▶ [WORK TO COMPLETE]: If a line below includes the string "charset", copy it.

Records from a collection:
<<<<

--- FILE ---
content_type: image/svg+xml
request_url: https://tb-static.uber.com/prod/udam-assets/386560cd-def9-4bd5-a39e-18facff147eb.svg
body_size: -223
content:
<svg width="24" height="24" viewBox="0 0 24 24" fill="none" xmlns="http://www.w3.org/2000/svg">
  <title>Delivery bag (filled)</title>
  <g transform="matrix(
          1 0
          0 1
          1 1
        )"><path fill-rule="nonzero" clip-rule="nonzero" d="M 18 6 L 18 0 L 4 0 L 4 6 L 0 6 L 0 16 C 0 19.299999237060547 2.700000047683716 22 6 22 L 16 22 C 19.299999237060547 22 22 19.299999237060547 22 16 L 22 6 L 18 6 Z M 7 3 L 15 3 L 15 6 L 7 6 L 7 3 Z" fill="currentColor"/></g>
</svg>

>>>>
<<<<

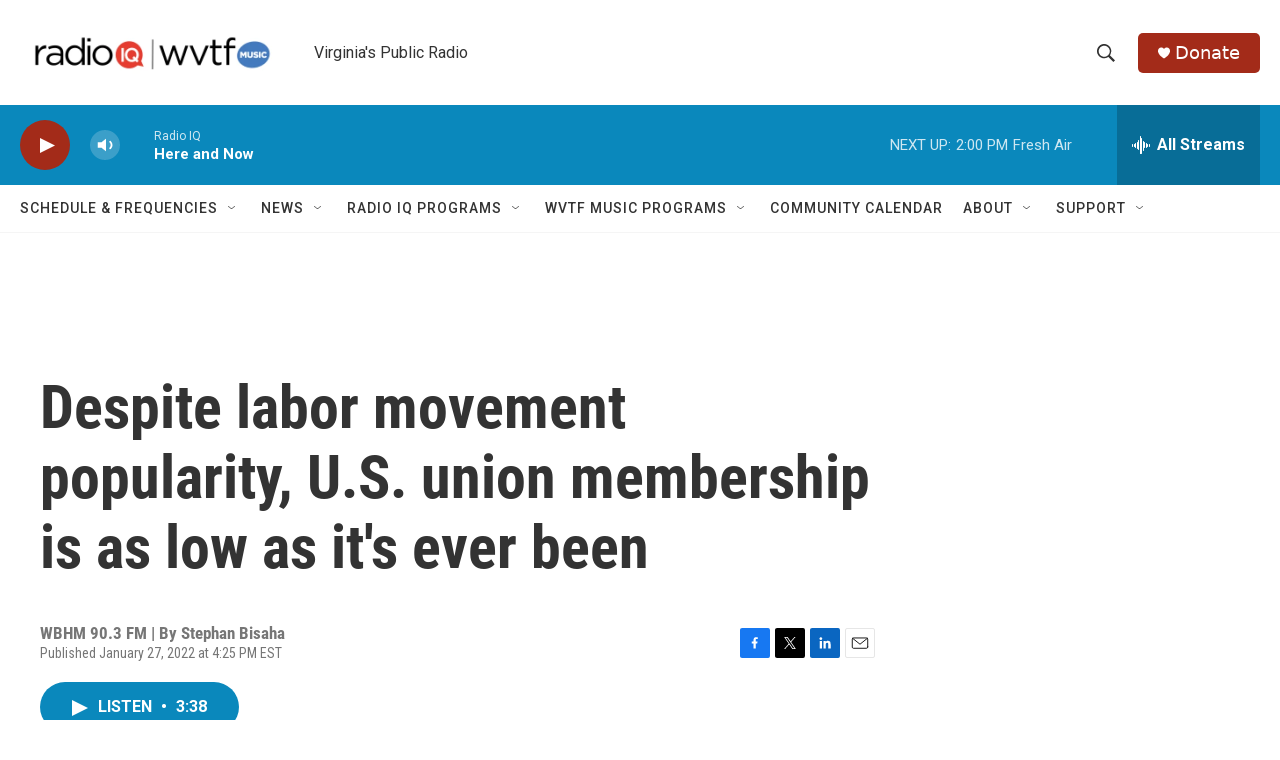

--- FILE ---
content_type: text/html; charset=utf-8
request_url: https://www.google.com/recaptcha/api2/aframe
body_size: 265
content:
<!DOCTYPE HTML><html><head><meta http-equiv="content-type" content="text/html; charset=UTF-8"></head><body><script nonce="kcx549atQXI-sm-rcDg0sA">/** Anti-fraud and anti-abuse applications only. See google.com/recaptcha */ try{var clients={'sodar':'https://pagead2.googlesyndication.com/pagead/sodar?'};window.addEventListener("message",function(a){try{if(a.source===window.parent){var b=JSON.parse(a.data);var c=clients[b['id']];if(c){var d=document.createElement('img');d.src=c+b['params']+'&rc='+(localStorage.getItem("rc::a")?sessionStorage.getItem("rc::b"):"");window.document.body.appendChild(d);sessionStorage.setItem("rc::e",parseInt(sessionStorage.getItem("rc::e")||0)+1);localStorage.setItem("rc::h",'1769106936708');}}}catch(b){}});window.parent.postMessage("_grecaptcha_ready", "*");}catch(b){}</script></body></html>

>>>>

▶ [SOLUTION FOR THIS PROBLEM]:
content_type: text/html; charset=utf-8
<!DOCTYPE HTML><html><head><meta http-equiv="content-type" content="text/html; charset=UTF-8"></head><body><script nonce="kcx549atQXI-sm-rcDg0sA">/** Anti-fraud and anti-abuse applications only. See google.com/recaptcha */ try{var clients={'sodar':'https://pagead2.googlesyndication.com/pagead/sodar?'};window.addEventListener("message",function(a){try{if(a.source===window.parent){var b=JSON.parse(a.data);var c=clients[b['id']];if(c){var d=document.createElement('img');d.src=c+b['params']+'&rc='+(localStorage.getItem("rc::a")?sessionStorage.getItem("rc::b"):"");window.document.body.appendChild(d);sessionStorage.setItem("rc::e",parseInt(sessionStorage.getItem("rc::e")||0)+1);localStorage.setItem("rc::h",'1769106936708');}}}catch(b){}});window.parent.postMessage("_grecaptcha_ready", "*");}catch(b){}</script></body></html>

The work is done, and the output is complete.